**Task to complete**
Take the line that contains "How do you arrange" and every line after it in the material below, and quote them exactly.

**Rows**
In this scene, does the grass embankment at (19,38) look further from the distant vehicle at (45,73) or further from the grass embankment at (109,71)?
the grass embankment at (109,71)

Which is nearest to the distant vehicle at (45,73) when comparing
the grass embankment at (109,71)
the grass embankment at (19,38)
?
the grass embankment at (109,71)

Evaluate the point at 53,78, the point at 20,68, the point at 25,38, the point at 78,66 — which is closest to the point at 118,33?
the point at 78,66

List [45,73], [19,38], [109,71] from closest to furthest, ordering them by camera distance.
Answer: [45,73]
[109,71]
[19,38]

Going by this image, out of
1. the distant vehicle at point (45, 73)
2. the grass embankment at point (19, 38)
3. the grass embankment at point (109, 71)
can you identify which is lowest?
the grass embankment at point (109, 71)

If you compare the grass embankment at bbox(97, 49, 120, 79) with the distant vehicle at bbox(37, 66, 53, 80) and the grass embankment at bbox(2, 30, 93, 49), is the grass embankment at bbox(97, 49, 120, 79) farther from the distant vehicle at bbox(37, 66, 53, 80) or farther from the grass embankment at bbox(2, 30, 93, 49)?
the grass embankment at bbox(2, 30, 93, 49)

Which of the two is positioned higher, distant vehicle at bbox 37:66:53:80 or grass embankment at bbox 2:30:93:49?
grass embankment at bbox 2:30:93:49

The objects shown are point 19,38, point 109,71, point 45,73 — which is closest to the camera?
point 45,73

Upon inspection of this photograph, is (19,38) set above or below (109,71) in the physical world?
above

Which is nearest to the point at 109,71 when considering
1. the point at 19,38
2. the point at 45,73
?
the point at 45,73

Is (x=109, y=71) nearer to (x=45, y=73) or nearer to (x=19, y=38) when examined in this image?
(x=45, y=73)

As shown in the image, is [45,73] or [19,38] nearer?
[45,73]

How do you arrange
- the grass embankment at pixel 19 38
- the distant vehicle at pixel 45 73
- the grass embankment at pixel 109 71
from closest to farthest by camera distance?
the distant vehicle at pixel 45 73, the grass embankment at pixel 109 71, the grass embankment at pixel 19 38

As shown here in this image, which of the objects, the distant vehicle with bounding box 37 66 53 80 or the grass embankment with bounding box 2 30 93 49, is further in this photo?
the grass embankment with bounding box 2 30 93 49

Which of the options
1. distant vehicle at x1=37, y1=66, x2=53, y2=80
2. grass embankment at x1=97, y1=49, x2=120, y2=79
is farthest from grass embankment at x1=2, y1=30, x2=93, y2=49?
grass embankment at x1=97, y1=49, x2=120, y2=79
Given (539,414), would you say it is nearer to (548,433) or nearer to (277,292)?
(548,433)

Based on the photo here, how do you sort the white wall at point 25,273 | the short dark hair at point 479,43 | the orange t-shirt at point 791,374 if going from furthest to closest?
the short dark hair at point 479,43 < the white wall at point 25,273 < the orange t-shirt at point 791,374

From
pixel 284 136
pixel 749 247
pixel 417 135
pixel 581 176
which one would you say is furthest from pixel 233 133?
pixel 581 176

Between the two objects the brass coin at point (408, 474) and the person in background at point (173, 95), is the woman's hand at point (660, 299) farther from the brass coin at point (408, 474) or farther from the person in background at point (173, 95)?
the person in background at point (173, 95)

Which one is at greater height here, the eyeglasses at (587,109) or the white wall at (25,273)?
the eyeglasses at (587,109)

**Response to the exercise**
How do you arrange
- the grass embankment at pixel 19 38
- the distant vehicle at pixel 45 73
- the grass embankment at pixel 109 71
from closest to farthest by camera distance?
the distant vehicle at pixel 45 73, the grass embankment at pixel 109 71, the grass embankment at pixel 19 38

As shown here in this image, which of the objects, the distant vehicle with bounding box 37 66 53 80 or the grass embankment with bounding box 2 30 93 49, is further in this photo?
the grass embankment with bounding box 2 30 93 49

Which of the options
1. distant vehicle at x1=37, y1=66, x2=53, y2=80
2. grass embankment at x1=97, y1=49, x2=120, y2=79
is farthest from grass embankment at x1=2, y1=30, x2=93, y2=49?
grass embankment at x1=97, y1=49, x2=120, y2=79
Given (539,414), would you say it is nearer to (548,433) or nearer to (277,292)?
(548,433)

Based on the photo here, how do you sort the white wall at point 25,273 | the short dark hair at point 479,43 | the orange t-shirt at point 791,374 if going from furthest to closest?
the short dark hair at point 479,43 < the white wall at point 25,273 < the orange t-shirt at point 791,374

From
pixel 284 136
pixel 749 247
pixel 417 135
pixel 581 176
which one would you say is furthest from pixel 233 133?
pixel 581 176

Between the two objects the brass coin at point (408, 474) and the person in background at point (173, 95), is the woman's hand at point (660, 299) farther from the brass coin at point (408, 474) or farther from the person in background at point (173, 95)?
the person in background at point (173, 95)

Which one is at greater height here, the eyeglasses at (587,109) or the white wall at (25,273)?
the eyeglasses at (587,109)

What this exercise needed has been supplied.